◆ Texto fornecido:
====

Como eu havia abordado no post anterior a este, a dependência química foi reconhecida como patologia incurável em 1956 pela OMS. Não tem causa específica, é multicausal, ou seja, fatores genéticos, hereditários, sociais e ambientais fazem parte das possibilidades do surgimento da doença no indivíduo. Por isso, os profissionais atuais, conhecedores e estudiosos deste assunto procuram combater, principalmente, os sintomas apresentados através da desintoxicação, medicação (caso necessária), informações sobre a doença e da reeducação do indivíduo doente, acreditando na recuperação do usuário na medida em que o mesmo pare de ingerir os tóxicos e se disponha a reformular e modificar seus hábitos de vida.

====

◆ Os dados:

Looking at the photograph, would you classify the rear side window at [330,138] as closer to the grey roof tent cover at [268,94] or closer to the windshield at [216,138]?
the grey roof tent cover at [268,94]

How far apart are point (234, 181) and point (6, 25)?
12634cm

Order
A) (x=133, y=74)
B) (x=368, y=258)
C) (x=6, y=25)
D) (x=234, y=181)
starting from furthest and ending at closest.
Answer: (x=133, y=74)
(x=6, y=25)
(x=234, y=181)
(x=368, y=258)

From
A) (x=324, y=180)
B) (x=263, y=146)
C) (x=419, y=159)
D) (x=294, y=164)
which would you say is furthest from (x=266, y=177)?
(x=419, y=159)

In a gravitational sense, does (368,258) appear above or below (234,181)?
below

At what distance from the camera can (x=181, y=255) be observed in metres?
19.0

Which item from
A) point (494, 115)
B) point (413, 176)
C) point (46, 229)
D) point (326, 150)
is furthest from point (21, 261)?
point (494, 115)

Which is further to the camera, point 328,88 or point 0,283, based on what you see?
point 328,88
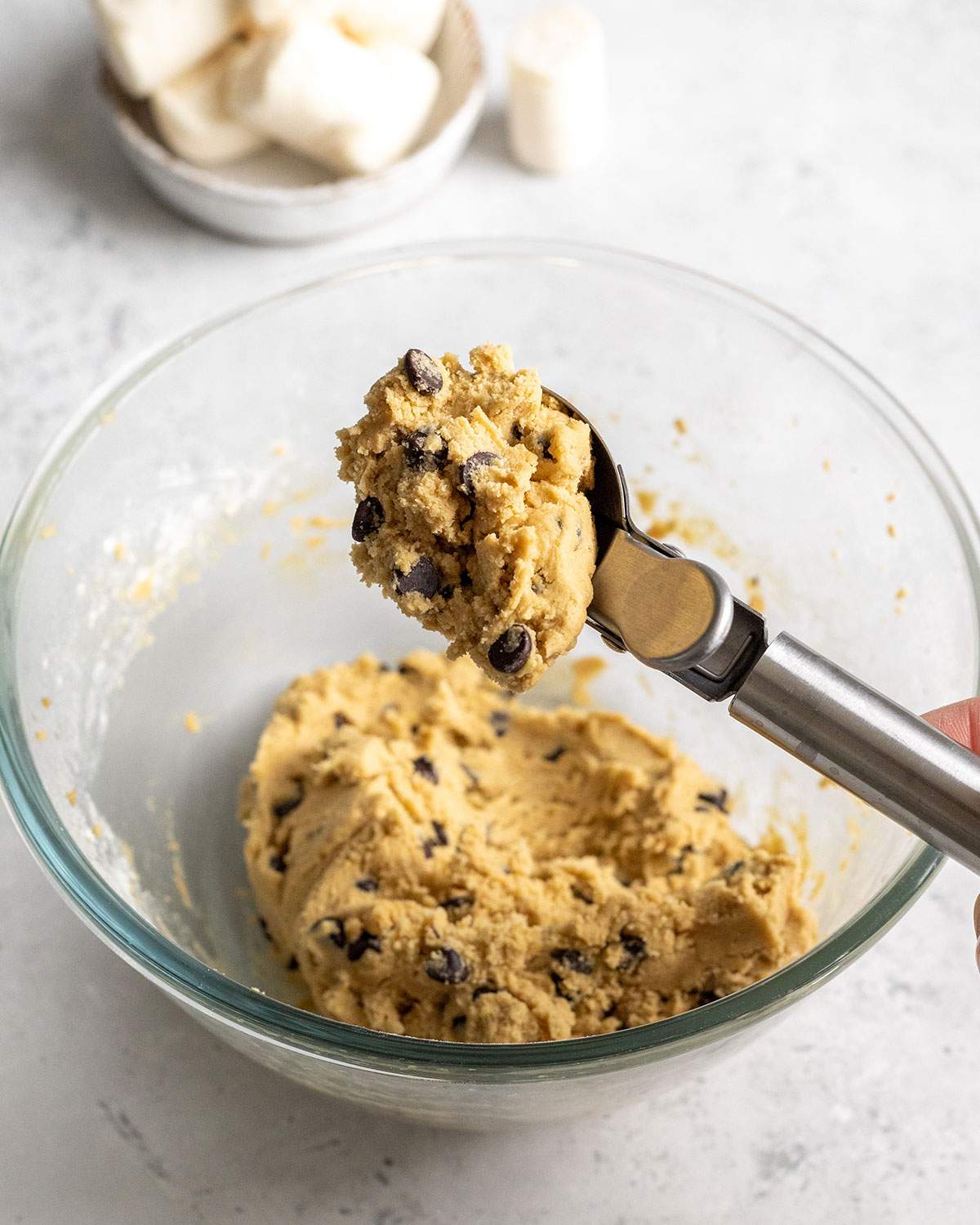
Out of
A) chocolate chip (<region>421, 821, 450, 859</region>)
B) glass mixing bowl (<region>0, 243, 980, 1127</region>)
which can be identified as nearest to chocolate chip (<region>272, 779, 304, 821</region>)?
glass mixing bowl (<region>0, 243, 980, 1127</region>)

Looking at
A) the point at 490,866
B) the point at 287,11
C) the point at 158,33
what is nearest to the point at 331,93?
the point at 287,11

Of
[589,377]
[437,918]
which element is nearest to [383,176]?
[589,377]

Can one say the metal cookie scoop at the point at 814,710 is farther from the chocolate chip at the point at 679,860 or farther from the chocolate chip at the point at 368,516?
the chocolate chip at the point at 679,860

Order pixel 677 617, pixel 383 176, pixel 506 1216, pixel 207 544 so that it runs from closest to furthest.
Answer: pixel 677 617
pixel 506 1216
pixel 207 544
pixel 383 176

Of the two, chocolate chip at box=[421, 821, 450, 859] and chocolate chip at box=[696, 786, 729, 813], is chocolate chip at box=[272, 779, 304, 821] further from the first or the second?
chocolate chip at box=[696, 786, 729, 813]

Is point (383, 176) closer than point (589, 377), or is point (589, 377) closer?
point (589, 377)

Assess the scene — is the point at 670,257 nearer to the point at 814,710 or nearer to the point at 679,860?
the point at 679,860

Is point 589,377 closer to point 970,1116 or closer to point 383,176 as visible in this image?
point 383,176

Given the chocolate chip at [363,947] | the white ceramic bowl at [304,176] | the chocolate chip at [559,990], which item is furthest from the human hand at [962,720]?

====

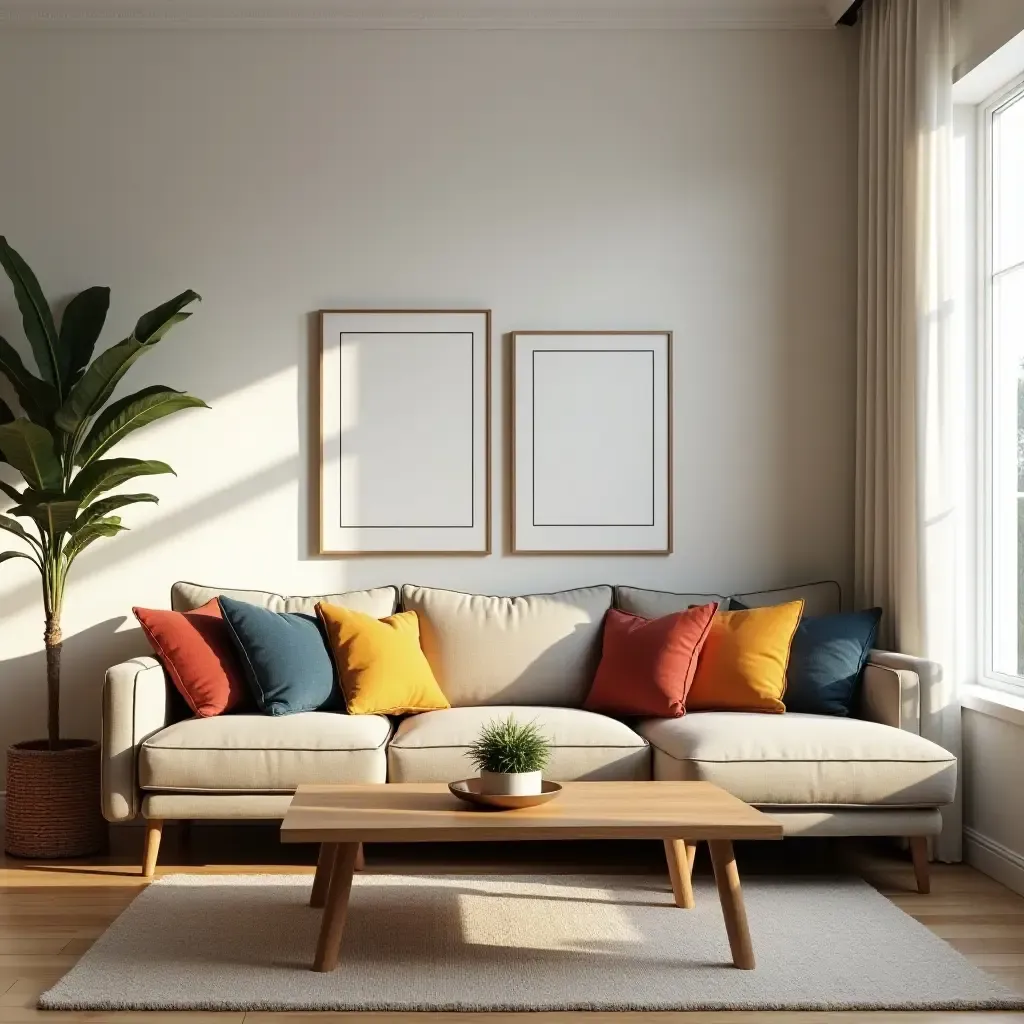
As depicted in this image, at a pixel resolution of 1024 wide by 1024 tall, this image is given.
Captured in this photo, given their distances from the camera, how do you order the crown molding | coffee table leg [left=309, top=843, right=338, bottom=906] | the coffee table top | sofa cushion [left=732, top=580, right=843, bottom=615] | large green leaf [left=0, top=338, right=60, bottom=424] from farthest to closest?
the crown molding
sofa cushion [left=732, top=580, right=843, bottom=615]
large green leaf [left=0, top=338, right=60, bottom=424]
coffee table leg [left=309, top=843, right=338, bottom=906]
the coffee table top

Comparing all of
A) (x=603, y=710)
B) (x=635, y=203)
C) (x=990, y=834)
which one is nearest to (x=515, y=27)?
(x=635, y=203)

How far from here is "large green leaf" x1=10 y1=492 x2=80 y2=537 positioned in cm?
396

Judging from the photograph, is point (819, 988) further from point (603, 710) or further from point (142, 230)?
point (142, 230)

====

◆ Suas instruções:
Copie do texto fornecido o trecho que vai de "Como eu havia" a "hábitos de vida.", sem alterar nada.

◆ Sua resposta:
Como eu havia abordado no post anterior a este, a dependência química foi reconhecida como patologia incurável em 1956 pela OMS. Não tem causa específica, é multicausal, ou seja, fatores genéticos, hereditários, sociais e ambientais fazem parte das possibilidades do surgimento da doença no indivíduo. Por isso, os profissionais atuais, conhecedores e estudiosos deste assunto procuram combater, principalmente, os sintomas apresentados através da desintoxicação, medicação (caso necessária), informações sobre a doença e da reeducação do indivíduo doente, acreditando na recuperação do usuário na medida em que o mesmo pare de ingerir os tóxicos e se disponha a reformular e modificar seus hábitos de vida.